● WORK TO COMPLETE
Write out the full set of records exactly. Any pictures in them do not belong in the copy.

Data items:
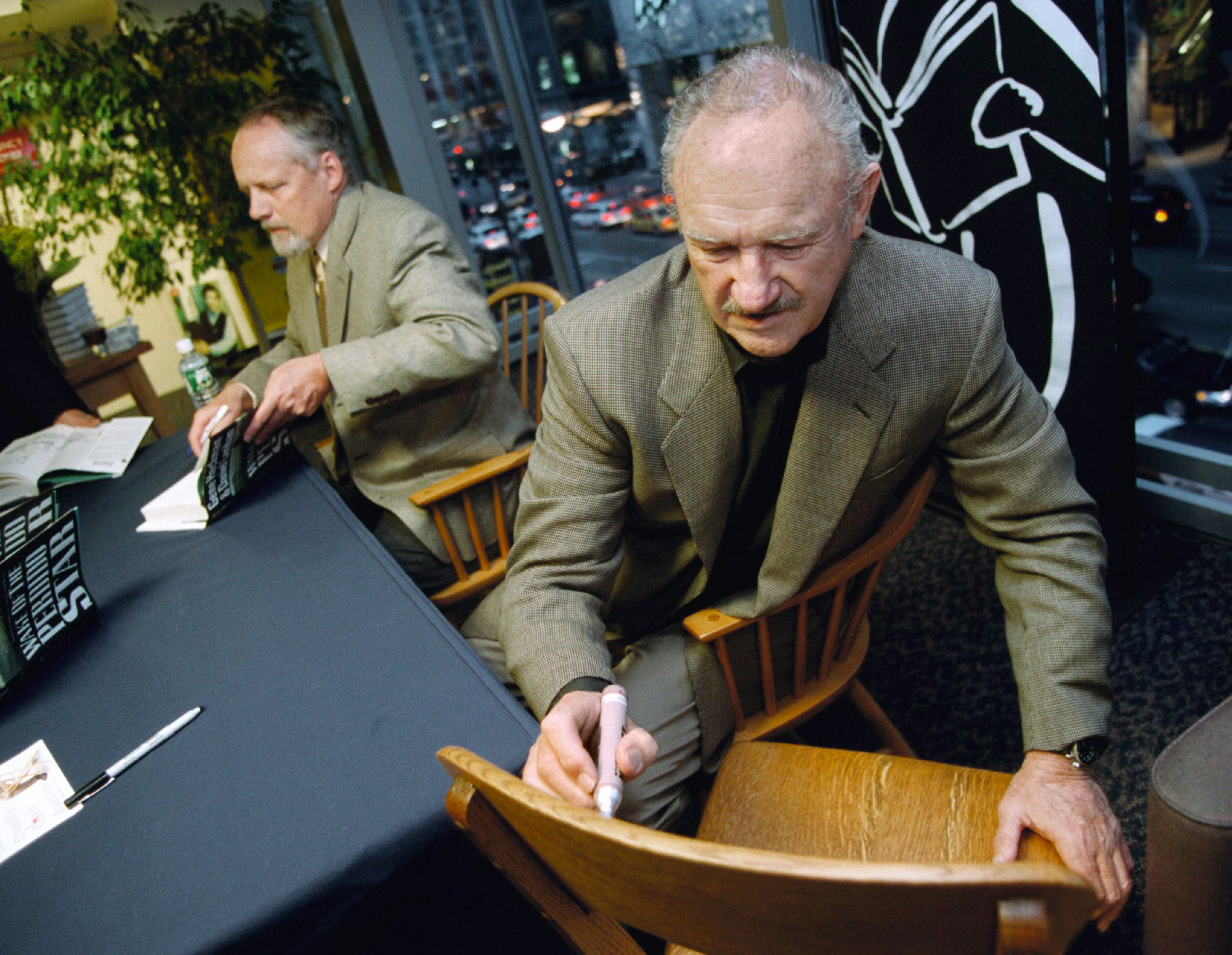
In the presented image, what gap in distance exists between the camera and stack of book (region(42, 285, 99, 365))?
10.3 ft

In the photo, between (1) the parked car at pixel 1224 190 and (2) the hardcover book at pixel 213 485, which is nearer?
(2) the hardcover book at pixel 213 485

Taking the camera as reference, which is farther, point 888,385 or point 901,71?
point 901,71

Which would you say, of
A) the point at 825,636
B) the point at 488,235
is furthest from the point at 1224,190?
the point at 488,235

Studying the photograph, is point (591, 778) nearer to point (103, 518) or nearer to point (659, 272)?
point (659, 272)

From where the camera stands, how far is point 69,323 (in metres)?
3.23

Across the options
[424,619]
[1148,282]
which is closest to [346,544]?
[424,619]

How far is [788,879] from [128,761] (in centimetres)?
84

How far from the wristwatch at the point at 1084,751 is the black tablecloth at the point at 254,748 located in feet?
2.15

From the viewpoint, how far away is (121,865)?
2.58ft

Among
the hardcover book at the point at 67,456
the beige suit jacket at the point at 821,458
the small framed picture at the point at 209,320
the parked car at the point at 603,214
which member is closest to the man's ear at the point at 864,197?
the beige suit jacket at the point at 821,458

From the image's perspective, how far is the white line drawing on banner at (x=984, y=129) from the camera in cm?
145

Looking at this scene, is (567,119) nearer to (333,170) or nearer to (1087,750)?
(333,170)

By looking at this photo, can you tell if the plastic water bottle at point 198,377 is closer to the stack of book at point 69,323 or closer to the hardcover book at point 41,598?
the hardcover book at point 41,598

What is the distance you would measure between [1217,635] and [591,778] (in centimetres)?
166
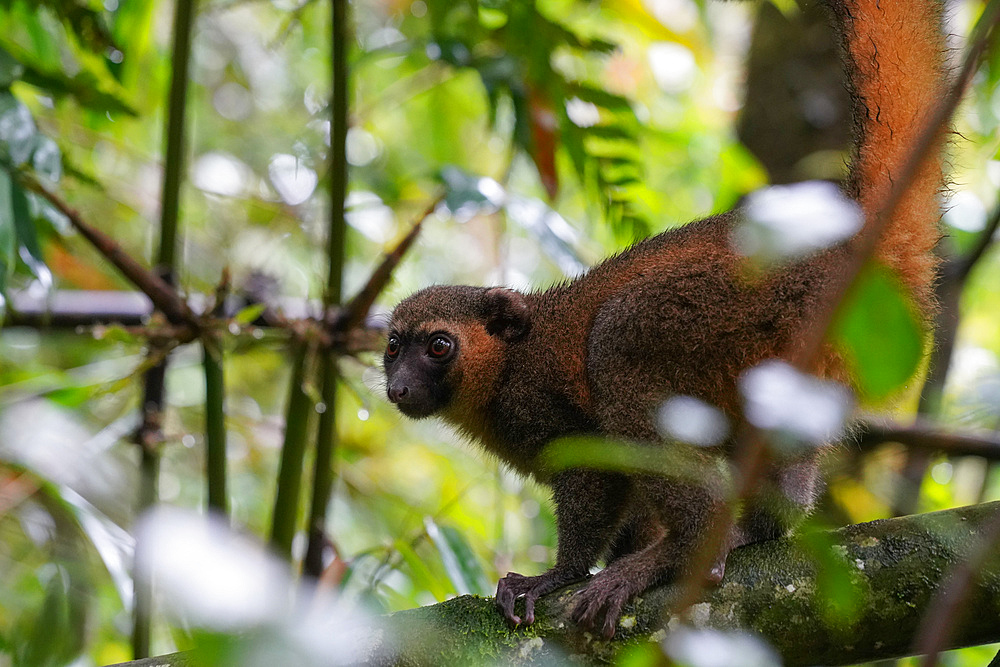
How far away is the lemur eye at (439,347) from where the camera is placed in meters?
4.23

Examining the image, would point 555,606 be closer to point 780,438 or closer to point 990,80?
point 780,438

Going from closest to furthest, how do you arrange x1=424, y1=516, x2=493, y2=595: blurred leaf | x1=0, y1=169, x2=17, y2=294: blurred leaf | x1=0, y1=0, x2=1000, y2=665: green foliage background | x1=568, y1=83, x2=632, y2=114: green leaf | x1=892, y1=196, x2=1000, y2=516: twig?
x1=0, y1=169, x2=17, y2=294: blurred leaf, x1=424, y1=516, x2=493, y2=595: blurred leaf, x1=0, y1=0, x2=1000, y2=665: green foliage background, x1=568, y1=83, x2=632, y2=114: green leaf, x1=892, y1=196, x2=1000, y2=516: twig

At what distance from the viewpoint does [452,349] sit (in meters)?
4.22

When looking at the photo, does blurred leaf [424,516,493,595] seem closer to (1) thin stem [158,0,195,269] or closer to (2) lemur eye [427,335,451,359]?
(2) lemur eye [427,335,451,359]

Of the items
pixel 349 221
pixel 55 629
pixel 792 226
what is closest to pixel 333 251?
pixel 349 221

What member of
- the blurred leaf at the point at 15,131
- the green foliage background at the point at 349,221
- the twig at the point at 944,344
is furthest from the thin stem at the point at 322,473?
the twig at the point at 944,344

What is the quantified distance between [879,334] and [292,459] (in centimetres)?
318

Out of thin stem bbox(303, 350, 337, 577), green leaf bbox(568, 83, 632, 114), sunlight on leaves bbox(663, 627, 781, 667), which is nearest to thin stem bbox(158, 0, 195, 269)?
thin stem bbox(303, 350, 337, 577)

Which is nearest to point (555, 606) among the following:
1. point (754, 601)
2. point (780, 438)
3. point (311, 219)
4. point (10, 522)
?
point (754, 601)

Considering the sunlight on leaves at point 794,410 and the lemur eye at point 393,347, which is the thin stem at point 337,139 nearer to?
Result: the lemur eye at point 393,347

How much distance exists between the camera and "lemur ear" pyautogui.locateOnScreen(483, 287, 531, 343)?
13.4 feet

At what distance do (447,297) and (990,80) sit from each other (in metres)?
3.13

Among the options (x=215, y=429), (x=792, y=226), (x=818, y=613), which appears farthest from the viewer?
(x=215, y=429)

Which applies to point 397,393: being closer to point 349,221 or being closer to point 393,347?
point 393,347
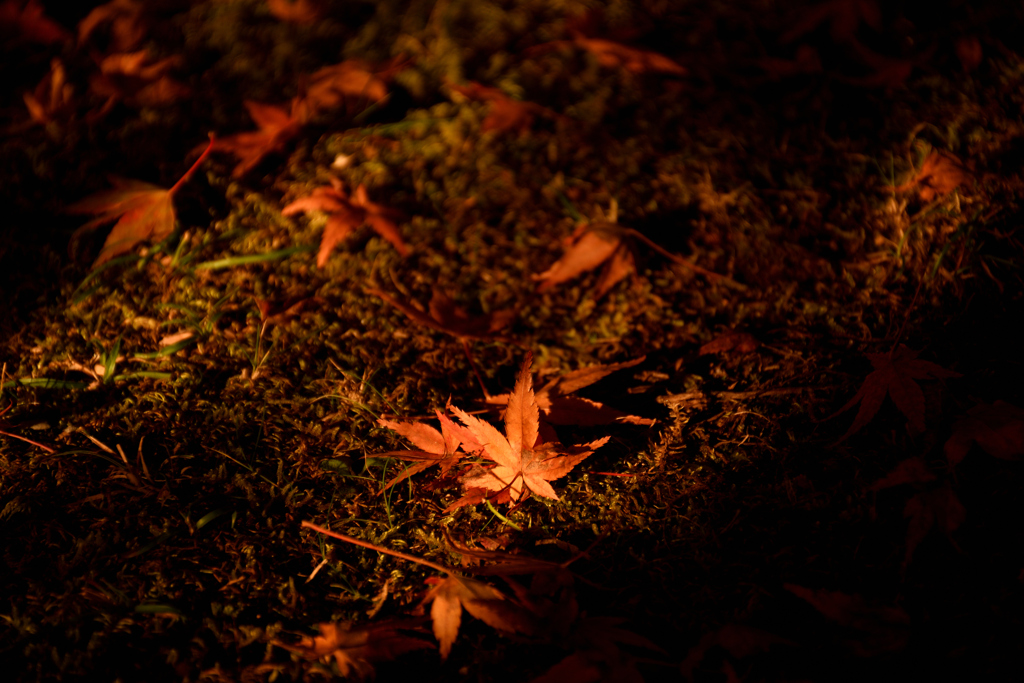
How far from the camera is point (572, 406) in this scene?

● COMPLETED TASK
In the presented image, what gap in distance exists between the camera and stack of book (region(42, 285, 99, 365))?
10.3 ft

In the photo, between (1) the parked car at pixel 1224 190 and (2) the hardcover book at pixel 213 485, which is nearer?
(2) the hardcover book at pixel 213 485

Taking the camera as reference, which is farther, point 888,385 or point 901,71?
point 901,71

Which would you say, of
A) the point at 825,636
B) the point at 488,235
is furthest from the point at 1224,190?
the point at 488,235

Studying the photograph, is point (591, 778) nearer to point (103, 518) or nearer to point (659, 272)?
point (659, 272)

From where the camera stands, how far is point 69,323 (in metres)?
3.23

Across the options
[424,619]
[1148,282]
which is closest to [346,544]?
[424,619]

How far is [788,879] from [128,761] (in centimetres)?
84

How far from the wristwatch at the point at 1084,751 is the black tablecloth at the point at 254,748 located in feet?
2.15

From the viewpoint, how far away is (121,865)?
2.58ft

Among
the hardcover book at the point at 67,456
the beige suit jacket at the point at 821,458
the small framed picture at the point at 209,320
the parked car at the point at 603,214
which member is closest to the man's ear at the point at 864,197?
the beige suit jacket at the point at 821,458

From the image's perspective, how far is the white line drawing on banner at (x=984, y=129) from the camera in cm?
145

Looking at this scene, is (567,119) nearer to (333,170) or nearer to (1087,750)?
(333,170)

By looking at this photo, can you tell if the plastic water bottle at point 198,377 is closer to the stack of book at point 69,323 or closer to the hardcover book at point 41,598?
the hardcover book at point 41,598

What is the distance you would measure between [1217,635] and [591,778] (in centimetres)?
166
How far away is the lemur eye at (439,347) from where the camera is placed in meters?
4.23

Examining the image, would point 555,606 be closer to point 780,438 or closer to point 990,80?
point 780,438

Going from closest to furthest, how do you arrange x1=424, y1=516, x2=493, y2=595: blurred leaf | x1=0, y1=169, x2=17, y2=294: blurred leaf | x1=0, y1=0, x2=1000, y2=665: green foliage background | x1=568, y1=83, x2=632, y2=114: green leaf | x1=892, y1=196, x2=1000, y2=516: twig?
x1=0, y1=169, x2=17, y2=294: blurred leaf, x1=424, y1=516, x2=493, y2=595: blurred leaf, x1=0, y1=0, x2=1000, y2=665: green foliage background, x1=568, y1=83, x2=632, y2=114: green leaf, x1=892, y1=196, x2=1000, y2=516: twig

At what distance from the viewpoint does [452,349] sit (in meters)?
4.22

When looking at the photo, does blurred leaf [424,516,493,595] seem closer to (1) thin stem [158,0,195,269] or closer to (2) lemur eye [427,335,451,359]?
(2) lemur eye [427,335,451,359]

Of the items
pixel 349 221
pixel 55 629
pixel 792 226
what is closest to pixel 333 251?
pixel 349 221

What member of
- the blurred leaf at the point at 15,131
- the green foliage background at the point at 349,221
- the twig at the point at 944,344
is furthest from the thin stem at the point at 322,473?
the twig at the point at 944,344

What is the quantified distance between [879,334] and [292,459] (in centimetres)?
318

Out of thin stem bbox(303, 350, 337, 577), green leaf bbox(568, 83, 632, 114), sunlight on leaves bbox(663, 627, 781, 667), which is nearest to thin stem bbox(158, 0, 195, 269)?
thin stem bbox(303, 350, 337, 577)

Which is nearest to point (555, 606) among the following:
1. point (754, 601)
2. point (780, 438)
3. point (311, 219)
4. point (10, 522)
?
point (754, 601)

Considering the sunlight on leaves at point 794,410 and the lemur eye at point 393,347, which is the thin stem at point 337,139 nearer to?
Result: the lemur eye at point 393,347

How much distance exists between the camera and "lemur ear" pyautogui.locateOnScreen(483, 287, 531, 343)?
13.4 feet

At what distance do (447,297) and (990,80) sit from each other (in metres)?
3.13

Among the options (x=215, y=429), (x=792, y=226), (x=818, y=613), which appears farthest from the viewer?
(x=215, y=429)

Which applies to point 397,393: being closer to point 349,221 or being closer to point 393,347?
point 393,347
How far from the camera is point (572, 406) in this scene?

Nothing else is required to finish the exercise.